En un momento en el que la industria automotriz parece correr hacia la electrificación, Aston Martin decidió hacer ruido. Literalmente. Es que el nuevo Aston Martin Valen no llega para hablar de silencio, eficiencia o autonomía, sino para celebrar una receta cada vez más escasa: motor V12, carrocería de carbono, diseño agresivo y un sonido pensado para erizar la piel antes de mirar el velocímetro.

La base técnica parte del Vanquish, uno de los modelos más poderosos de la marca británica. Sin embargo, el Valen lleva esa fórmula a un terreno mucho más radical. Aston Martin lo presenta como su auto de producción con motor delantero más potente, gracias a un V12 biturbo de 5,2 litros que entrega 850 CV y 1.000 Nm de torque.
Las cifras son fuertes: acelera de 0 a 100 km/h en 3,1 segundos y alcanza una velocidad máxima limitada electrónicamente a 345 km/h. Pero lo más interesante no está solo en correr más. En este auto, la potencia parece formar parte de un espectáculo más grande, donde el diseño, el sonido y la exclusividad pesan tanto como la ficha técnica.
Uno de los cambios más llamativos está en el escape. El Valen incorpora un sistema de titanio con doce entradas y cuatro salidas. Dos tubos superiores permanecen siempre abiertos, mientras que los inferiores tienen válvulas electrónicas que se liberan en los modos más deportivos. El resultado es un sonido 50% más intenso que el del Vanquish.

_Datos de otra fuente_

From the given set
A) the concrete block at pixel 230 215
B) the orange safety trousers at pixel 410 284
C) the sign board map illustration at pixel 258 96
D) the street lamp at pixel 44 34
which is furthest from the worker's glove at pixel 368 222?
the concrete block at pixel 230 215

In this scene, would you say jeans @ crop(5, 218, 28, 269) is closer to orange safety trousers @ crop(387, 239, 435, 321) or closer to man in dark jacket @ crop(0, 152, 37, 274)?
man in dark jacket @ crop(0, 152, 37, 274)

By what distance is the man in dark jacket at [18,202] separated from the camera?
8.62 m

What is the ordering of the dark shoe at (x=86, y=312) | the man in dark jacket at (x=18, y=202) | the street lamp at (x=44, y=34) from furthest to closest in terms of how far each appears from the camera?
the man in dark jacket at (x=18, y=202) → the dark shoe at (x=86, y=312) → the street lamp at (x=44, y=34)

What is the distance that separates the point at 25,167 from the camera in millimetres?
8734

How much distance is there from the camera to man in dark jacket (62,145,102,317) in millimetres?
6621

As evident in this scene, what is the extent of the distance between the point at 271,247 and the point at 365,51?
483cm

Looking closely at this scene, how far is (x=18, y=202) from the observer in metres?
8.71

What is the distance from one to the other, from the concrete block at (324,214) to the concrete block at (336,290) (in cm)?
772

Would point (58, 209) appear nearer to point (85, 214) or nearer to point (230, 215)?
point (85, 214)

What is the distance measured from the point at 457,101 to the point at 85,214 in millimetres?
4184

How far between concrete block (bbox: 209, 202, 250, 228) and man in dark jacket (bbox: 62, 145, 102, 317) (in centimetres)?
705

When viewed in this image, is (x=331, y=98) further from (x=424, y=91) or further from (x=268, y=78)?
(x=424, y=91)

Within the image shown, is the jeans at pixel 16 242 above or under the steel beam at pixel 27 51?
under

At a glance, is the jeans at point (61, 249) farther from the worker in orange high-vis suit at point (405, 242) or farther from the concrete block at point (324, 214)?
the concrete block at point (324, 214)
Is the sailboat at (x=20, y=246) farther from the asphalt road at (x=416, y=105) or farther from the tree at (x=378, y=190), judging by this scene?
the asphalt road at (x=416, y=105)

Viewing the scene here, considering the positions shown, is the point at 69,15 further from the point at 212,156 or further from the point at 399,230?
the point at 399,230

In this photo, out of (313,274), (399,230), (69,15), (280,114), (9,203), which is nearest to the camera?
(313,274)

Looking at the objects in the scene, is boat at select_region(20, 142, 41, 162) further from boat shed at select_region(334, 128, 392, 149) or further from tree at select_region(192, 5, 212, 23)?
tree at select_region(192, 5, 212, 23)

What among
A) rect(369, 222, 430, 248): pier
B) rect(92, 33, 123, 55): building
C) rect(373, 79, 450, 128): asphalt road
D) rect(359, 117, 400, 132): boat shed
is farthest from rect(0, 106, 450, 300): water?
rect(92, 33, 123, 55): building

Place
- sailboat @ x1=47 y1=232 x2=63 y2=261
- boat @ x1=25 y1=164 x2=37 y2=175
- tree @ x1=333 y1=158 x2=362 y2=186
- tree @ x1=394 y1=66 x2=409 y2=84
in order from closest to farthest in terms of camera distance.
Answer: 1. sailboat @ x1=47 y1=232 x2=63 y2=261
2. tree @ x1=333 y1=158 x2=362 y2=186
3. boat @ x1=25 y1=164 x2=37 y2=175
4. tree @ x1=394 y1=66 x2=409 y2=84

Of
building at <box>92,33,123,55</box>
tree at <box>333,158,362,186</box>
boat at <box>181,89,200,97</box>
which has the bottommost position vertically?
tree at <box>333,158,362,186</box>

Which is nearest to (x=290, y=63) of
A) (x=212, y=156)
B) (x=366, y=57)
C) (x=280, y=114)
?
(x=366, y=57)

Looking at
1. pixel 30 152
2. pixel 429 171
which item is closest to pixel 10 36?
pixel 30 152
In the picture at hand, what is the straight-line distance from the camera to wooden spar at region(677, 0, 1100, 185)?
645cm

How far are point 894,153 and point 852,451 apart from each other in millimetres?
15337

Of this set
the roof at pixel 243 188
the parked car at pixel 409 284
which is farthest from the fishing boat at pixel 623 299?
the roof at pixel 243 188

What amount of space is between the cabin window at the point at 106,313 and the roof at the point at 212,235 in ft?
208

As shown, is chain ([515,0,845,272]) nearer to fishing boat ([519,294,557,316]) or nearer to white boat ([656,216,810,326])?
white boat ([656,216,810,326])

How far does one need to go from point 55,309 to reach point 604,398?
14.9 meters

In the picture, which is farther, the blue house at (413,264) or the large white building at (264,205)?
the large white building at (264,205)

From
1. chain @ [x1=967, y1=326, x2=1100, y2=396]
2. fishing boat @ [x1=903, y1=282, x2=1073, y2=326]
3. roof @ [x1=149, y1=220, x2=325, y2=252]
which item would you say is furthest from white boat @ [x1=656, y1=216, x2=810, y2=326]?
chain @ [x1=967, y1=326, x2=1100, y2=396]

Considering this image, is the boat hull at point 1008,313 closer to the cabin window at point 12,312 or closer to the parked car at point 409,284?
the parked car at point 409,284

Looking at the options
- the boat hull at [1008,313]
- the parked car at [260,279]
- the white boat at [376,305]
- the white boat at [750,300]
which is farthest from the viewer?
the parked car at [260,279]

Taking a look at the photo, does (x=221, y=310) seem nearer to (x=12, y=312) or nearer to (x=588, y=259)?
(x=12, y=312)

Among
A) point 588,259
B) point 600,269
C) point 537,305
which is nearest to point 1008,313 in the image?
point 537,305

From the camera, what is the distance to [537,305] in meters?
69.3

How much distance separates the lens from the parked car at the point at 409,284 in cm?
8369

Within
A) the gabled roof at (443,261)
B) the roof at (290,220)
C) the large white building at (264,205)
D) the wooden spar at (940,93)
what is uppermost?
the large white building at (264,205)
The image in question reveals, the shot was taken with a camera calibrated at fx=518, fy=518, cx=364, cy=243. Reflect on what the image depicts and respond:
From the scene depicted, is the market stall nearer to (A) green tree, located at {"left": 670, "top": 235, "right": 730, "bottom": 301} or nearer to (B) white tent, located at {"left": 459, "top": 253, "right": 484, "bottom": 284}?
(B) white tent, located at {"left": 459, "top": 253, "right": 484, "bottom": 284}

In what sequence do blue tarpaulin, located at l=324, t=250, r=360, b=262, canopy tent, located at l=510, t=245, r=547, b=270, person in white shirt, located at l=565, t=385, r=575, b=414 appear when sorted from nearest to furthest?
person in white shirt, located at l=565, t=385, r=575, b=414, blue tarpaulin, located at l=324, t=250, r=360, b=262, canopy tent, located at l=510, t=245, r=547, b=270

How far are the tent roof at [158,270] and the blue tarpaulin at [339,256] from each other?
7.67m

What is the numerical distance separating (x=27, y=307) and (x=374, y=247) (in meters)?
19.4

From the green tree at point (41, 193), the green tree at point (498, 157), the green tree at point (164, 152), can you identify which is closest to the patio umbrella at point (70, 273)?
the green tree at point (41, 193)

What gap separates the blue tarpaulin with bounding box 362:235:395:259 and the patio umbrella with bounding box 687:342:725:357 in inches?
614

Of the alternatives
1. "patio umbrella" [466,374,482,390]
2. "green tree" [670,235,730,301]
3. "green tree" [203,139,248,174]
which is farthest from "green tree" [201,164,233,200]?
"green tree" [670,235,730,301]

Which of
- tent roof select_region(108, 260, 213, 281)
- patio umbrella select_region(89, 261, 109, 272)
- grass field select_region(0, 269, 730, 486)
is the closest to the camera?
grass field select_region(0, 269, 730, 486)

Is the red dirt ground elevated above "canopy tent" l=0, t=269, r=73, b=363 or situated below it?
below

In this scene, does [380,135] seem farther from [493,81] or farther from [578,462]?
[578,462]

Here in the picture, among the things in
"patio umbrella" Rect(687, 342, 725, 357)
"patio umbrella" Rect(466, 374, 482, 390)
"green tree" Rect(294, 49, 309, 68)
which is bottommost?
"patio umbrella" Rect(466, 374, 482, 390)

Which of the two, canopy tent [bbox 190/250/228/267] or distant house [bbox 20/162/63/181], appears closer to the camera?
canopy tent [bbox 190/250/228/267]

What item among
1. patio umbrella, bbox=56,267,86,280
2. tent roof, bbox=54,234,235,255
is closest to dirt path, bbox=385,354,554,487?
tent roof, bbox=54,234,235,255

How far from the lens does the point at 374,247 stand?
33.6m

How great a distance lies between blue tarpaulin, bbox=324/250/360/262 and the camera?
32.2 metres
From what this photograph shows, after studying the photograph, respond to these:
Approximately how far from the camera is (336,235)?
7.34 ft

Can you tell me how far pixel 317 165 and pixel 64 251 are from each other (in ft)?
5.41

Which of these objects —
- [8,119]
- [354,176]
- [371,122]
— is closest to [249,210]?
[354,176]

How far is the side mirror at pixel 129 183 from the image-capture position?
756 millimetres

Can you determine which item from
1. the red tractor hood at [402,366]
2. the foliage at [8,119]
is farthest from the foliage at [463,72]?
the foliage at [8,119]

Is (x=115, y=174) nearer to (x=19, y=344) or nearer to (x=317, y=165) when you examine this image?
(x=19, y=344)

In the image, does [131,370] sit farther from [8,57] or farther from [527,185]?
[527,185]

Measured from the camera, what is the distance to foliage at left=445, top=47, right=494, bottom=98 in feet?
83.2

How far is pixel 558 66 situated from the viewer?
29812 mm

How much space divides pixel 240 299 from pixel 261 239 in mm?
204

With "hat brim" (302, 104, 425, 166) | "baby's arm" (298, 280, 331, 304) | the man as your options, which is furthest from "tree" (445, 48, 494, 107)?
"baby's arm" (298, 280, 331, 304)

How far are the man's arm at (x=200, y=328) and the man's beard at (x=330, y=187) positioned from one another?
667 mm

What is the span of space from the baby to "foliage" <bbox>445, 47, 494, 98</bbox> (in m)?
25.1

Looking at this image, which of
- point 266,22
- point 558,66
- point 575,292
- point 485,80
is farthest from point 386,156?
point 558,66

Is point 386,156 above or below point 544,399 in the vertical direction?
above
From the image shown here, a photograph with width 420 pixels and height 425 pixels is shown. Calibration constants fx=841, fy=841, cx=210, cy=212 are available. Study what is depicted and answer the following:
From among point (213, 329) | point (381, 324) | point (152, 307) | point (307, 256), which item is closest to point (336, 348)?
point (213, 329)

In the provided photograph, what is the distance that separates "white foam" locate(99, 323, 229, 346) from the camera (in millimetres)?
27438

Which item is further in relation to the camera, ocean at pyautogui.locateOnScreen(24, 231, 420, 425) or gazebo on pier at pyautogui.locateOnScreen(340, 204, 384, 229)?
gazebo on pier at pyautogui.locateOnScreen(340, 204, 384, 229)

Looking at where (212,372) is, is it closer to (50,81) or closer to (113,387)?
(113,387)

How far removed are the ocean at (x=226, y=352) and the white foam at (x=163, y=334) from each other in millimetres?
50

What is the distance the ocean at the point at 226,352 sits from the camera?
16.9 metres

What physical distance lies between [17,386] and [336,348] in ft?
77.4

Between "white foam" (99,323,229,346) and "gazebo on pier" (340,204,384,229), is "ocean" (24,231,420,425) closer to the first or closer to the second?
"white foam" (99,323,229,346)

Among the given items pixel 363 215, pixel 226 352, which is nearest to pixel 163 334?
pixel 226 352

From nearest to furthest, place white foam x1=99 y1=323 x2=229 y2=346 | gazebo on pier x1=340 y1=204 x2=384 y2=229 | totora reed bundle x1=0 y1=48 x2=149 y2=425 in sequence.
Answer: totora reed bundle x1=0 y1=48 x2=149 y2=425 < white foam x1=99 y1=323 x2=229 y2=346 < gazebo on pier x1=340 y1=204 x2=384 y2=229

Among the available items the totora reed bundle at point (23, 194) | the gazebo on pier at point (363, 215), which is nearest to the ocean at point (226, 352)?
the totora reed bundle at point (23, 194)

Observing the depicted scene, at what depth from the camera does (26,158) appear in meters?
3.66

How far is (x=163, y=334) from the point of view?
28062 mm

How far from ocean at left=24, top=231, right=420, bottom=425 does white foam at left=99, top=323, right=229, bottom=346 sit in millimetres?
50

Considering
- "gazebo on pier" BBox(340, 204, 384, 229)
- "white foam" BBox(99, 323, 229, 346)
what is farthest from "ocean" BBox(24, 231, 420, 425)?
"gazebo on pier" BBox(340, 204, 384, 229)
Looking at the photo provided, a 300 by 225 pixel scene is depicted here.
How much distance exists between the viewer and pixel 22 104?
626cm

Ese dato explica bastante bien el espíritu del proyecto. Mientras muchos deportivos modernos simulan o amplifican sonidos mediante parlantes, el Valen apuesta por algo más físico: gases de escape, titanio y doce cilindros trabajando juntos.
La carrocería también marca distancia con el Vanquish. Está fabricada íntegramente en fibra de carbono y forma parte de un trabajo general de reducción de peso que permitió ahorrar hasta 110 kilos. También aparecen piezas de aluminio, titanio y magnesio, materiales pensados para mejorar la respuesta sin transformar al auto en una máquina de pista incómoda.
El frente del Valen se destaca por ópticas muy finas, grandes entradas de aire y un splitter prominente. Sobre el capó aparecen conductos para evacuar el calor del V12. En la parte trasera, la imagen se vuelve todavía más dramática: difusor grande, cuatro escapes y una tira luminosa que recorre todo el ancho.

Otro detalle curioso es que no tiene una luneta trasera convencional. En su lugar, utiliza una cámara que envía la imagen a una pantalla interior. Esto permitió trabajar una zona posterior más baja y estilizada, con una búsqueda aerodinámica más agresiva.
El interior mantiene parte de la arquitectura del Vanquish, pero suma una consola central exclusiva y comandos inspirados en otros modelos especiales de la marca. La pantalla está orientada hacia el conductor y los compradores podrán elegir entre asientos deportivos o butacas de fibra de carbono más livianas.

El Aston Martin Valen no busca ser discreto. No quiere pasar inadvertido ni esconder su temperamento detrás de una elegancia clásica. Es más ruidoso, más bajo, más liviano y más provocador que el Vanquish. También es mucho más exclusivo.
En definitiva, es un Aston Martin para quienes todavía creen que un superauto debe tener algo de exceso, algo de teatro y una buena dosis de emoción mecánica. Puede costar cerca de dos millones de dólares y estar reservado para apenas 150 personas, pero su mensaje es mucho más amplio: en plena era eléctrica, todavía hay marcas dispuestas a dejar que un V12 diga la última palabra.